ScotRail service director David Simpson said: "We are now designing new future timetables for services in Ayrshire, which we believe will help grow passenger numbers further.

"Our future timetable will add more trains to the timetable at the times when our customers want to travel.

"We hope to share these plans with customers and stakeholders in Ayrshire in the coming months, and gain feedback on the proposals.

"One of the things we would like to explore with stakeholders is how a credible investment case can be made to upgrade the track and signalling north of Ardrossan so that West Kilbride, Fairlie and Largs could benefit from a half-hourly rail service."

The announcement comes less than two weeks after ScotRail introduced significant timetable changes on its Ayrshire services, including the removal of one of the busiest trains of the day from Largs, the 7.42am service from Glasgow Central.

The decision sparked a furious response from Largs commuters and politicians.

Mr Simpson continued: "In our consultation, we will stress that the current timetable in Ayrshire is an interim one and will use the feedback we receive to improve our plans before introducing them.

"In the meantime, we will continue to review how passengers respond to the new timetable and how reliably it operates."

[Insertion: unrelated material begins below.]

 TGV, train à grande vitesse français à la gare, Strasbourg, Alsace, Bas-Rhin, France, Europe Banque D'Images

Councillor Tom Marshall (Conservative, North Coast) said a 30-minute service would bring a significant economic boost to the town.

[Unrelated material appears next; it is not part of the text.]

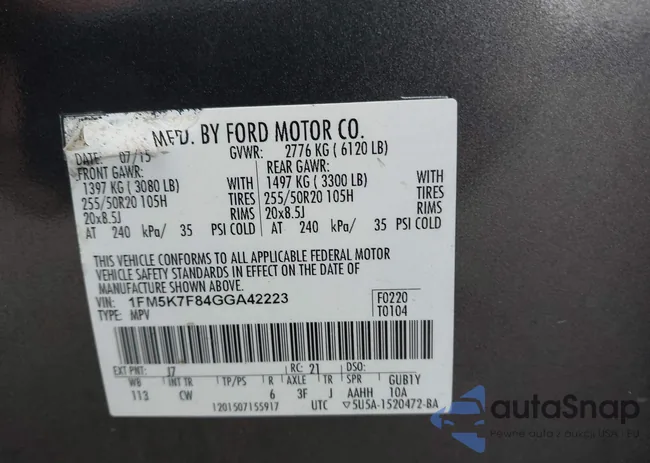 1FM5K7F84GGA42223: 42176928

Councillor Marshall said: "It would be beneficial to see two trains an hour between Largs and Glasgow for many reasons.

"This goes away back to the days of Brian Wilson as MP, when the railway line was being electrified in 1987. He campaigned to ScotRail who were electrifying the line and initially wanted to stop the service at Ardrossan.

"One of the big problems was they couldn't double track it due to the Fairlie tunnel, and the compromise was reached of the single line going through the tunnel.

"The obvious thing to consider would be to put in a passing loop somewhere between Ardrossan and West Kilbride, as the way it is at the moment, there is not enough time to run another train on this particular route, other than a one-hourly service.

"I don't know if this is a fanciful notion but it would be a good thing if it was to happen - and could be a good boost for tourism."

The dimensions of the Fairlie tunnel mean it is not large enough to accommodate two electric trains at a time and their pantographs - the apparatus mounted on the train's roof which collects power through contact with an overhead line.

However, Councillor Marshall pointed out that the track in another tunnel, in Winchburgh, near Linlithgow, on the Glasgow-Edinburgh route, had been lowered to provide room for two trains and their pantographs - though that required major engineering work, and significant expens.

"It would be a much more attractive option to have a half hourly service," he said, "but a lot of it depends on passenger numbers.

"They are currently losing money per passenger, but if they can increase the attactiveness of travelling by rail - and making if half-hourly may well do so - it could have a lot of benefits and prevent the high numbers who travel to Largs and cross over to Millport by car."

Historically, the railway station at Largs had four platforms, including a turntable which used to be based near Hill Street.